De acordo com o estudo, os 25% de magistrados brasileiros com os maiores vencimentos – cerca de 7,4 mil profissionais – recebem mais que quase todos os equivalentes internacionais, mesmo após ajustes de paridade de poder de compra (PPP) e custo de vida.
A remuneração inicial da magistratura brasileira equivale ao patamar dos 10% mais bem pagos na Alemanha e se aproxima da média salarial observada na França e em Portugal. A discrepância se repete em todos os estratos da carreira jurídica.
“Há um descolamento entre os rendimentos das carreiras de elite no país e a realidade socioeconômica nacional”, afirma o pesquisador Sergio Guedes-Reis. Em outros países analisados, a remuneração dos juízes está mais alinhada ao contexto econômico local.
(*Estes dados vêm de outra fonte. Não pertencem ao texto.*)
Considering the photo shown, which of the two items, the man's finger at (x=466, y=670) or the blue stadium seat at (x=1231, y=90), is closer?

O estudo destaca que os chamados “penduricalhos” – adicionais e verbas indenizatórias pagas acima do teto constitucional – contribuem para inflar os salários. O tema voltou à pauta do Supremo Tribunal Federal (STF) nesta quarta-feira (25), com a retomada do julgamento de liminares sobre o assunto.
Caso o teto constitucional fosse rigorosamente respeitado, a União poderia economizar até R$ 500 bilhões em 20 anos, segundo estimativa do levantamento.
Para as comparações internacionais, o estudo utilizou ajustes cambiais específicos. Exemplo: US$ 100 nos Estados Unidos equivalem a cerca de R$ 262 no Brasil, devido ao maior custo de vida norte-americano.
A pesquisa da República.org reforça o debate sobre supersalários no setor público brasileiro, no qual o segmento jurídico lidera a “corrida” por remunerações elevadas.